A potencial invasivo de células Caco-2, SW48, HT-29, Colo205, SW480, SW620, RKO, LS174T e HCT-116 células foi avaliada por ensaio de quimioinvasão [24]. Resumidamente, filtros de policarbonato isento de polivinilpirrolidona (Millipore, Co. Cork, Irlanda) com 12 mm poros foram revestidas com Matrigel (Sigma-Aldrich). DMEM fresco suplementado com 10% de calor-inactivado FBS foi colocada na câmara inferior como quimioatractor e 1 × 10

5 células foram então semeadas na câmara superior e incubaram-se durante 6 horas com mesilato de gabexato e cetuximab, sozinhos e em combinação, a 37 ° C em 5% humidificada de CO

2. No final da incubação, as células não invasoras foram removidas da superfície superior dos filtros. Invadir as células na superfície inferior foram então fixadas durante 1 min em etanol a 95% e coradas durante 10 min com 0,5% w /v de azul de toluidina. No ensaio de migração, o mesmo procedimento de ensaio de invasão foi seguido, excepto que os filtros foram revestidas com gelatina (Sigma-Aldrich). As fotografias foram tiradas com um microscópio Olympus CKX41 invertido (Olympus Italia, Milão, Itália), equipado com uma câmera Olympus C5060-ADU (Olympus Italia). Para cada amostra, quatro campos ópticos aleatórios no × 200 de ampliação total foi analisado e o número médio de células invasoras foi calculado da seguinte forma:. Número de células invadindo dizer /número de células que migram correspondente significa

In vitro Angiogenesis ensaio

In vitro angiogénese foi avaliada pela diferenciação de células endoteliais em estruturas do tipo capilar em Matrigel. Resumidamente,-factor de crescimento enriquecido Matrigel (BD Biosciences, Bedford, MA, EUA) foi colocado numa placa de 24 poços com gelo e deixou-se polimerizar durante 1 h a 37 ° C. células endoteliais EA.hy926 (1,2 × 10

5 /poço) foram então plaqueadas e incubadas durante 24 horas com uma quantidade igual de células Caco-2, SW48, HT-29, Colo205, SW480, SW620, RKO, LS174T e HCT -116 meio condicionado, obtido como descrito acima na secção materiais e Métodos. meio condicionado de células do cancro é geralmente utilizada efectivamente em ensaios in vitro para imitar a angiogénese que ocorre durante a angiogénese do tumor in vivo [25]. No final da incubação, uma organização tridimensional foi observada através de uma luz de contraste de fase microscópio invertido.

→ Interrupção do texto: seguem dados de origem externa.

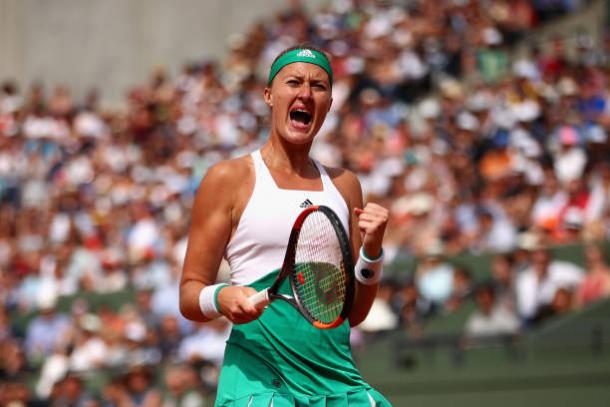 Mladenovic during her fourth round win at the French Open against Garbine Muguruza (Getty/Clive Brunskill)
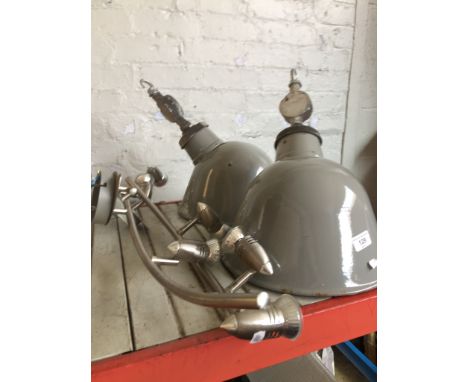 A pair of industrial, parabolic light fittingsMeasurements :Height : approx 18 - only the dome, not the fitting.Height of all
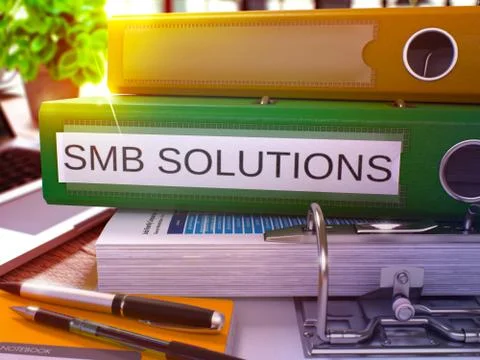 Green Office Folder with Inscription SMB Solutions. 3D Rendering Stock Illustration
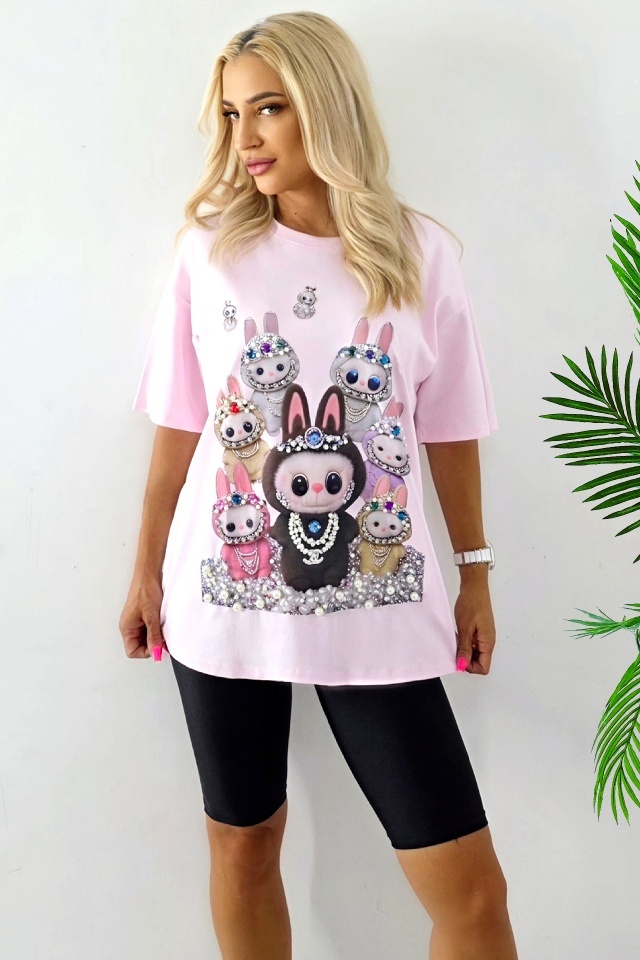 Tricou lung imprimat La BuBu, cu perle si cristale colorate, Roz, Marime S/M/L - 2 | YEO
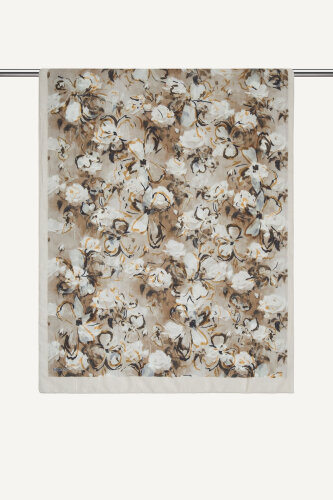 Bej Pamuk Esintisi Desen Kraş Şal 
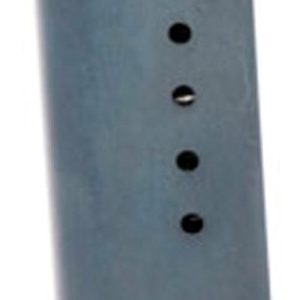 Gray handgun magazine with seven round-count holes and black base.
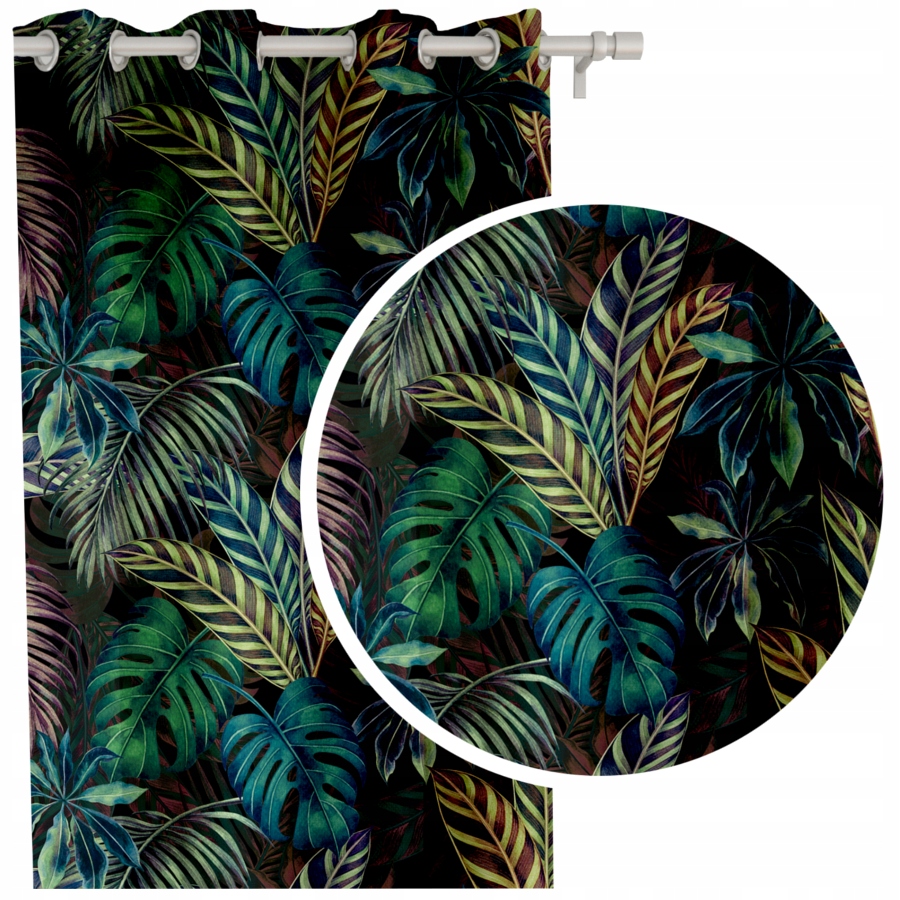 

Zasłona Liście Kolor Tropiki Palmy Zasłony 145x250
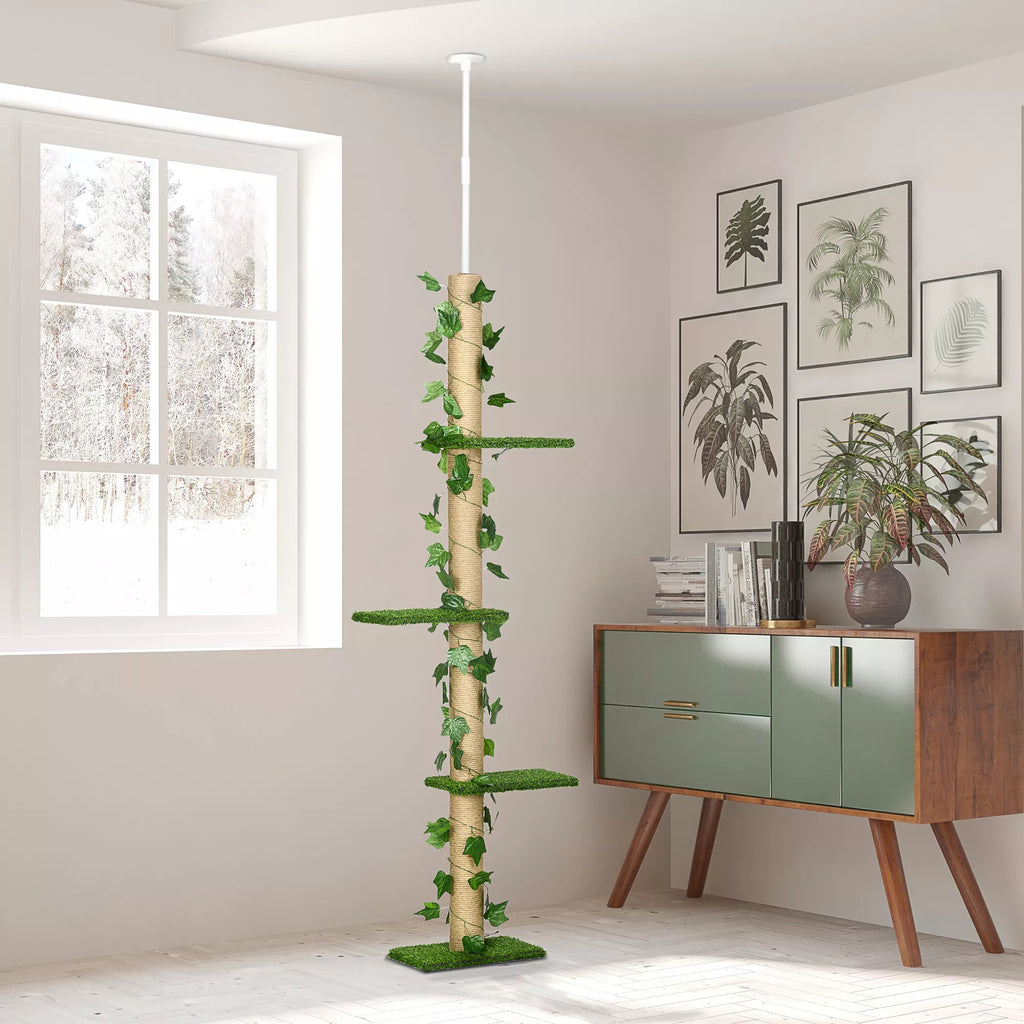 Kratzbaum aukštis reguliuojamas 202-242 cm, neslidus, džiuto virvės stulpeliai, medžio drožlių plokštė, žalia/geltona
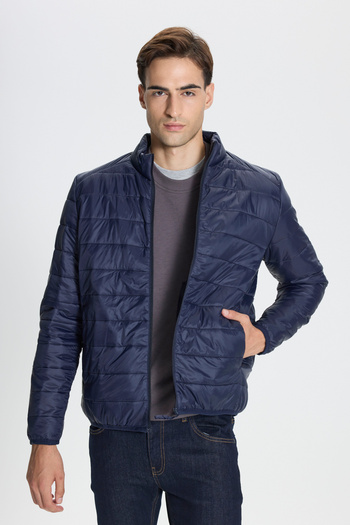 George Henry Windproof Warm Ultra Light Standard Fit Stand Collar Men's Navy Blue Puffer Jacket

De fotografias de quatro campos representativos de cada amostra foram obtidos a 200 × ampliação total com um microscópio Olympus CKX41 invertido (Olympus Italia), equipado com uma câmara Olympus C5060-ADU (Olympus Italia). Uma medição semi-quantitativa de estruturas do tipo capilar (tubo de índice de formação) foi realizada como previamente descrito [26].

Análise estatística

Os resultados são expressos como a percentagem média ± D.P.. Os dados foram analisados ​​por ANOVA seguido pelo teste post hoc de Bonferroni, utilizando PRISM 5.01 versão do software (GraphPad Software, San Diego, CA, EUA). Um valor de p 0,05 foi considerado estatisticamente significativo

Reconhecimentos

Os autores agradecem o Center for Applied Biomedical Research (CRBA, Hospital Sant’Orsola-Malpighi, da Universidade de Bolonha, Bolonha, Itália. ) para fornecer as instalações para o presente estudo e Dr. Carla Bini (Departamento de Medicina e Saúde Pública da Universidade de Bolonha, Bolonha, Itália) para autenticação linha de células.